[Questions about scene geometry]
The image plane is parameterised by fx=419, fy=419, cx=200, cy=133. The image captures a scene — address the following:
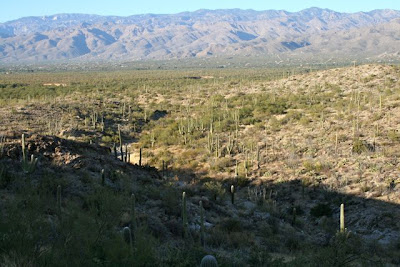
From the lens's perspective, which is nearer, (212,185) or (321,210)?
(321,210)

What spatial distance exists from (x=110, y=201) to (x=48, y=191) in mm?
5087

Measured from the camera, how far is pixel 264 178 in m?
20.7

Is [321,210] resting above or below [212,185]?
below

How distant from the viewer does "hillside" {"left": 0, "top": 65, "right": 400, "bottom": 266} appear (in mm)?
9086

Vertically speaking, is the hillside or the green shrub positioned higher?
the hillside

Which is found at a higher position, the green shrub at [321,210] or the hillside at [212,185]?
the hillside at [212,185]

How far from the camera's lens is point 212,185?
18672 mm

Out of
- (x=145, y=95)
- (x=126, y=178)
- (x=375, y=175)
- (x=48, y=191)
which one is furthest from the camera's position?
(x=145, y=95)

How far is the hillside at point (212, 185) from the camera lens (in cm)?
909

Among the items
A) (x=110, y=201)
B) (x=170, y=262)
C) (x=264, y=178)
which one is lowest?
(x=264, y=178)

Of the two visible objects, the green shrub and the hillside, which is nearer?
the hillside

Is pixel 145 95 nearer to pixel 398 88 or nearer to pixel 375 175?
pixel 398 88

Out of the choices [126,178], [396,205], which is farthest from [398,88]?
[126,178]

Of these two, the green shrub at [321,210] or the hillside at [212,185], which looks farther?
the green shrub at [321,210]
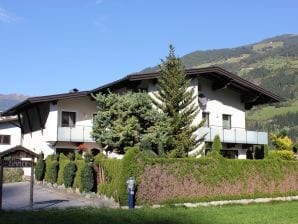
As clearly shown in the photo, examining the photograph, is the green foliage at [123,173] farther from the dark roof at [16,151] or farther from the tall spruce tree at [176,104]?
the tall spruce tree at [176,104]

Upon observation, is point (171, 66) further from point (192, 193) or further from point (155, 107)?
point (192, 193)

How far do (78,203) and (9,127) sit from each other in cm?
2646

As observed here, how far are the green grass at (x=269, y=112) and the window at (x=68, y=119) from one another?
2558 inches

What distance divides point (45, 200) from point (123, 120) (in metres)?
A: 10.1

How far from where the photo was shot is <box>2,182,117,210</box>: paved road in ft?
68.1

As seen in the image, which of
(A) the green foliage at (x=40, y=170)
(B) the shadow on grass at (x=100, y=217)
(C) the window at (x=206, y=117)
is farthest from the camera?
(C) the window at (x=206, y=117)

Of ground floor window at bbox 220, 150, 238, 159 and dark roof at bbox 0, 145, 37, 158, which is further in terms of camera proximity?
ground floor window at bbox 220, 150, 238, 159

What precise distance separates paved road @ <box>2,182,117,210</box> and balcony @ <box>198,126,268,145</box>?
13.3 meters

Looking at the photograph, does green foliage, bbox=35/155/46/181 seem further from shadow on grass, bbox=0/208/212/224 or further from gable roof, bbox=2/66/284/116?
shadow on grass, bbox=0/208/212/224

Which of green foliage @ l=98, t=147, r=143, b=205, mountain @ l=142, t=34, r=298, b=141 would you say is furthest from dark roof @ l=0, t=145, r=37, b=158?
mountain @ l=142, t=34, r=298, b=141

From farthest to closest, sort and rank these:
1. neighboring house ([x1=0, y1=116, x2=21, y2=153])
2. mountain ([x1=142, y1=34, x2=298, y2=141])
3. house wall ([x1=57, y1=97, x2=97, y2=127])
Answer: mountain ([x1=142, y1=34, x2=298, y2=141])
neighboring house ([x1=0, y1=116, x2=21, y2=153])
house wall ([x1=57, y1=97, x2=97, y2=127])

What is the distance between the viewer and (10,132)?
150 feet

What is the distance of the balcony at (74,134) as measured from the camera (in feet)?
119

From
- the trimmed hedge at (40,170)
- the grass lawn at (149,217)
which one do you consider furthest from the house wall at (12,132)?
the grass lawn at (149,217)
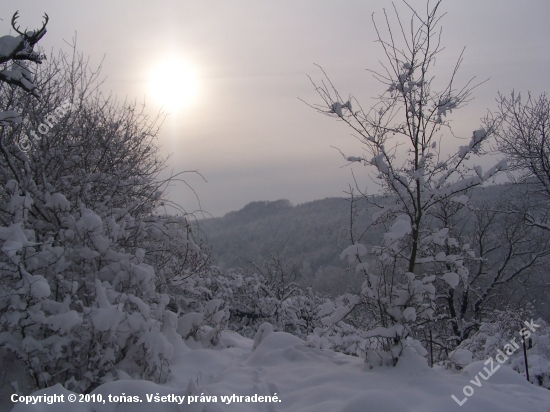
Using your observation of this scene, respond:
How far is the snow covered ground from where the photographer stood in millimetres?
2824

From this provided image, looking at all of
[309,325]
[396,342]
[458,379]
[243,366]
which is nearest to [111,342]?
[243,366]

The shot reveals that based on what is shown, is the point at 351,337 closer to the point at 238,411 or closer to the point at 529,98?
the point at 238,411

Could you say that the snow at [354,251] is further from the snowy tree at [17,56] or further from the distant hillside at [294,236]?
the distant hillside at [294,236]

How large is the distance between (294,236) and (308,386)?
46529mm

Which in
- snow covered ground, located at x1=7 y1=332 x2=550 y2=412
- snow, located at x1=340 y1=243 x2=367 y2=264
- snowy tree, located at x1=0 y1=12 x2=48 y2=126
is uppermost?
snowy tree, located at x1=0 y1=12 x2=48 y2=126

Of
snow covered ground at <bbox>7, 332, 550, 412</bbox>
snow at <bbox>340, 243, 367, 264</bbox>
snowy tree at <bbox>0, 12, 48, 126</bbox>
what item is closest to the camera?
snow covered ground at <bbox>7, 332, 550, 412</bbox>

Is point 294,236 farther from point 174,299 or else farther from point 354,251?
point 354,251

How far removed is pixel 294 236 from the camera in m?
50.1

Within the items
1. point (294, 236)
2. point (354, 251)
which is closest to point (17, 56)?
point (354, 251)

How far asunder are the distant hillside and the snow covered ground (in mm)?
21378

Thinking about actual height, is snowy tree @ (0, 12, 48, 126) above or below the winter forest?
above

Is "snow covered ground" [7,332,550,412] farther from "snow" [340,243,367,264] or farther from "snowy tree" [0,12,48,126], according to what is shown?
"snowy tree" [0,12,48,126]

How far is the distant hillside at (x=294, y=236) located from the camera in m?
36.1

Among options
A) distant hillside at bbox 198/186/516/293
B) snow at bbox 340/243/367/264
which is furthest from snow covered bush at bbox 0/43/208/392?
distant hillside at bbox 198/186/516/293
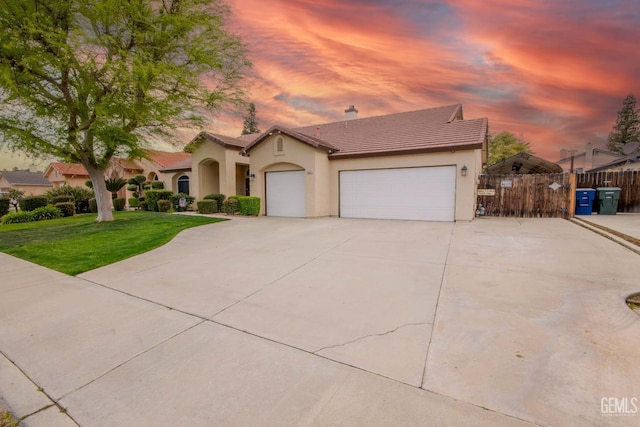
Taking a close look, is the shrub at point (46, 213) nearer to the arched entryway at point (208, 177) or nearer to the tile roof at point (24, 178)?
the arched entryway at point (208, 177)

### What you will do
Leave out the pictures and print every line of the data exactly.

### Solution to this problem
The image plane is parameterised by fx=419, fy=419, cx=200, cy=133. The image captures a scene — address the following:
From the lens's perspective, which is nearer, (212,185) or (321,210)?
(321,210)

What spatial distance exists from (x=110, y=201) to (x=48, y=191) in mm?
5087

Measured from the camera, how far is pixel 264 178 in m?
20.7

Is [321,210] resting above or below [212,185]?
below

How distant from the viewer does "hillside" {"left": 0, "top": 65, "right": 400, "bottom": 266} appear (in mm)?
9086

Vertically speaking, is the hillside or the green shrub positioned higher?
the hillside

Which is found at a higher position, the green shrub at [321,210] or the hillside at [212,185]?
the hillside at [212,185]

How far from the camera's lens is point 212,185?
18672 mm

Out of
- (x=145, y=95)
- (x=126, y=178)
- (x=375, y=175)
- (x=48, y=191)
which one is furthest from the camera's position?
(x=145, y=95)

How far is the hillside at point (212, 185) from the camera lens (in cm)?
909

Among the items
A) (x=110, y=201)
B) (x=170, y=262)
C) (x=264, y=178)
which one is lowest?
(x=264, y=178)

Of the two visible objects, the green shrub and the hillside, which is nearer?
the hillside

Is pixel 145 95 nearer to pixel 398 88 or nearer to pixel 375 175?
pixel 398 88

Out of the choices [126,178], [396,205], which is farthest from [398,88]?
[126,178]

Of these two, the green shrub at [321,210] or the hillside at [212,185], which looks farther?
the green shrub at [321,210]
As clearly shown in the photo, examining the photograph, is the green foliage at [123,173] farther from the dark roof at [16,151] or farther from the tall spruce tree at [176,104]?
the tall spruce tree at [176,104]

Upon observation, is point (171, 66) further from point (192, 193) or further from point (155, 107)?
point (192, 193)

How far do (78,203) and (9,127) sit from each other in cm?
2646

As observed here, how far are the green grass at (x=269, y=112) and the window at (x=68, y=119) from one another?
2558 inches

What distance divides point (45, 200) from point (123, 120) (in metres)?
A: 10.1

How far from where the photo was shot is <box>2,182,117,210</box>: paved road in ft?
68.1

As seen in the image, which of
(A) the green foliage at (x=40, y=170)
(B) the shadow on grass at (x=100, y=217)
(C) the window at (x=206, y=117)
is farthest from the camera?
(C) the window at (x=206, y=117)

Of ground floor window at bbox 220, 150, 238, 159 and dark roof at bbox 0, 145, 37, 158, which is further in terms of camera proximity?
ground floor window at bbox 220, 150, 238, 159

What precise distance separates paved road @ <box>2,182,117,210</box> and balcony @ <box>198,126,268,145</box>?
13.3 meters

Looking at the photograph, does green foliage, bbox=35/155/46/181 seem further from shadow on grass, bbox=0/208/212/224 or further from gable roof, bbox=2/66/284/116?
shadow on grass, bbox=0/208/212/224

Which of green foliage @ l=98, t=147, r=143, b=205, mountain @ l=142, t=34, r=298, b=141 would you say is furthest from dark roof @ l=0, t=145, r=37, b=158?
mountain @ l=142, t=34, r=298, b=141

From farthest to closest, sort and rank these:
1. neighboring house ([x1=0, y1=116, x2=21, y2=153])
2. mountain ([x1=142, y1=34, x2=298, y2=141])
3. house wall ([x1=57, y1=97, x2=97, y2=127])
Answer: mountain ([x1=142, y1=34, x2=298, y2=141])
neighboring house ([x1=0, y1=116, x2=21, y2=153])
house wall ([x1=57, y1=97, x2=97, y2=127])

What is the distance between the viewer and (10,132)?
150 feet

What is the distance of the balcony at (74,134) as measured from the camera (in feet)?
119

From
- the trimmed hedge at (40,170)
- the grass lawn at (149,217)
which one do you consider furthest from the house wall at (12,132)?
the grass lawn at (149,217)
Using your observation of this scene, respond:
How far is the snow covered ground from where the photographer stood in millimetres?
2824

From this provided image, looking at all of
[309,325]
[396,342]
[458,379]
[243,366]
which is nearest to [111,342]?
[243,366]

The shot reveals that based on what is shown, is the point at 351,337 closer to the point at 238,411 or closer to the point at 529,98?
the point at 238,411

Could you say that the snow at [354,251] is further from the snowy tree at [17,56] or further from the distant hillside at [294,236]?
the distant hillside at [294,236]

How large is the distance between (294,236) and (308,386)?
46529mm

Which in
- snow covered ground, located at x1=7 y1=332 x2=550 y2=412
- snow, located at x1=340 y1=243 x2=367 y2=264
- snowy tree, located at x1=0 y1=12 x2=48 y2=126
is uppermost?
snowy tree, located at x1=0 y1=12 x2=48 y2=126

Of
snow covered ground at <bbox>7, 332, 550, 412</bbox>
snow at <bbox>340, 243, 367, 264</bbox>
snowy tree at <bbox>0, 12, 48, 126</bbox>
what item is closest to the camera?
snow covered ground at <bbox>7, 332, 550, 412</bbox>

Is point 294,236 farther from point 174,299 or else farther from point 354,251?
point 354,251

How far removed is pixel 294 236 from the camera in m?
50.1

Within the items
1. point (294, 236)
2. point (354, 251)
which is closest to point (17, 56)?
point (354, 251)

How far asunder are the distant hillside and the snow covered ground (in mm)?
21378

Thinking about actual height, is snowy tree @ (0, 12, 48, 126) above or below the winter forest?
above

Is "snow covered ground" [7,332,550,412] farther from "snow" [340,243,367,264] or farther from "snowy tree" [0,12,48,126], according to what is shown?
"snowy tree" [0,12,48,126]

How far is the distant hillside at (x=294, y=236) located from the camera in m?
36.1

Among options
A) distant hillside at bbox 198/186/516/293
B) snow at bbox 340/243/367/264
which is furthest from snow covered bush at bbox 0/43/208/392?
distant hillside at bbox 198/186/516/293
Taking a close look, is the shrub at point (46, 213) nearer to the arched entryway at point (208, 177) or nearer to the tile roof at point (24, 178)?
the arched entryway at point (208, 177)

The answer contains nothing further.